Da sie seit Beginn ihrer Flucht weder Scheinwerfer eines Autos noch Motorengeräusche wahrgenommen hatten, wagten sie es, kurz anzuhalten. Sie hatten mittlerweile den Waldrand erreicht. Vor ihnen ragten Felswände steil in die Höhe, davor verteilten sich zahllose Steine und Felsen verschiedener Größe. Hier und da fristete ein besonders robuster Baum oder Strauch, der es geschafft hatte, seine Wurzeln durch das Gestein zu schlagen, sein tristes Dasein.

Jonathans Augen suchten konzentriert den Fuß des Massivs und danach den Wald in der Richtung, aus der sie gekommen waren, nach verdächtigen Bewegungen ab. Alles schien ruhig zu sein. Außer dem Wind, der durch die Schneise aus Wald und Felsen pfiff, hörte er lediglich den einsamen Ruf einer Eule in der Ferne.

»Hier können wir kurz Pause machen«, sagte er zu Kerry. Dankbar zog sie sich an ihm vorbei und ließ sich auf einen Felsbrocken nieder, der die Höhe eines Barhockers hatte.
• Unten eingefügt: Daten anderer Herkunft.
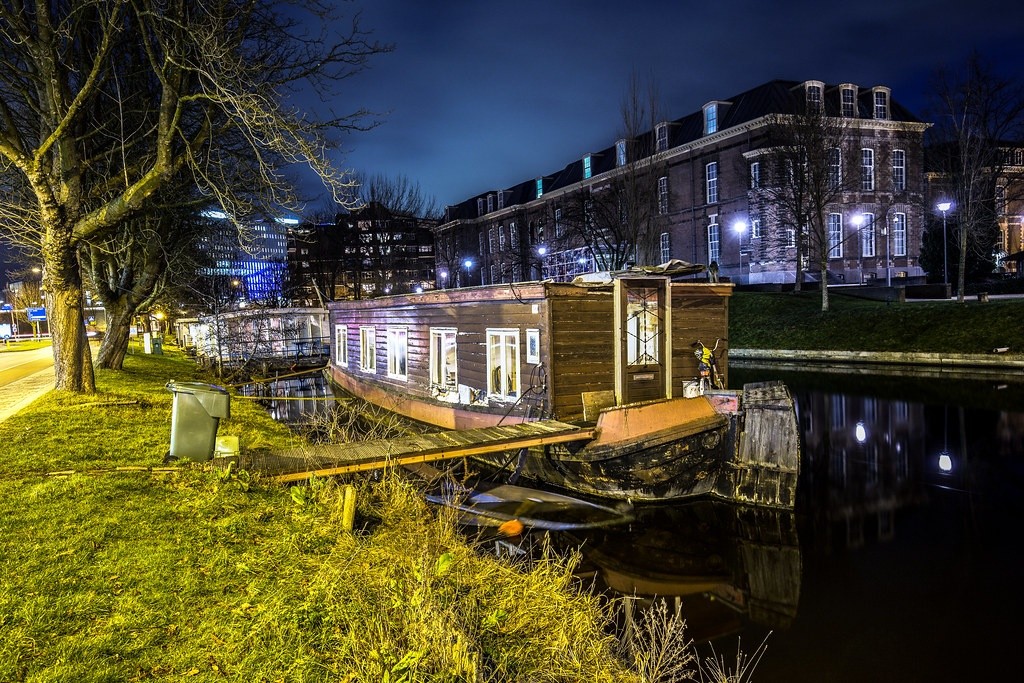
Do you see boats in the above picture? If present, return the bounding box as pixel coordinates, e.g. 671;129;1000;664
320;258;804;512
»Ich kann nicht mehr«, klagte sie. »Mein Knie ist im Eimer und ich bin total am Ende.«

»Lass mal sehen«, sagte er und hockte sich vor sie. Er spielte seit frühester Kindheit Football, daher kannte er sich mit der Behandlung von Sportverletzungen bestens aus. Oft genug war er selbst in den Händen von Physiotherapeuten gewesen, wenn sein Meniskus mal wieder Probleme machte oder seine Schulter schmerzte.
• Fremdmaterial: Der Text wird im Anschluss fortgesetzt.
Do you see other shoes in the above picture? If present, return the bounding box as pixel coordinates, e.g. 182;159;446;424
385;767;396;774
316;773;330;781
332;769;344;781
Kerry zog den Saum ihres Kleides bis zur Mitte ihres Oberschenkels hoch und zeigte auf eine Stelle oberhalb ihres rechten Knies.

»Da tut es weh.« Jonathan tastete vorsichtig um das Knie herum, ebenso ein paar Zentimeter unter- und oberhalb davon. Sie zuckte hin und wieder und sog zischend die Luft ein, als er auf die Kniescheibe drückte.

»Sorry. Beug und streck das Bein ein paarmal.« Sie tat, wie ihr geheißen.

»Ich bin zwar kein Fachmann, aber ich bin mir sicher, dass du nur eine Prellung hast. Von den Kratzern und Schürfwunden am Bein mal abgesehen.« Unter anderen Umständen hätte er sich gerne länger und intensiver damit befasst. Kerry hatte sehr schöne, wohlgeformte Beine und ihre Haut fühlte sich zart unter seinen Händen an. Aber im Moment ging es nicht um Spielereien, sondern darum, lebendig aus dieser Sache herauszukommen.

»Das beruhigt mich«, sagte sie und strich ihr Kleid wieder nach unten. »Was meinst du, ist er noch hinter uns her?«

Warum fragst du mich das?, dachte er. Der Irre hat es doch auf dich abgesehen.

»Ich denke, wir haben ihn abgeschüttelt. Jedenfalls kann ich weder was von ihm hören noch was sehen.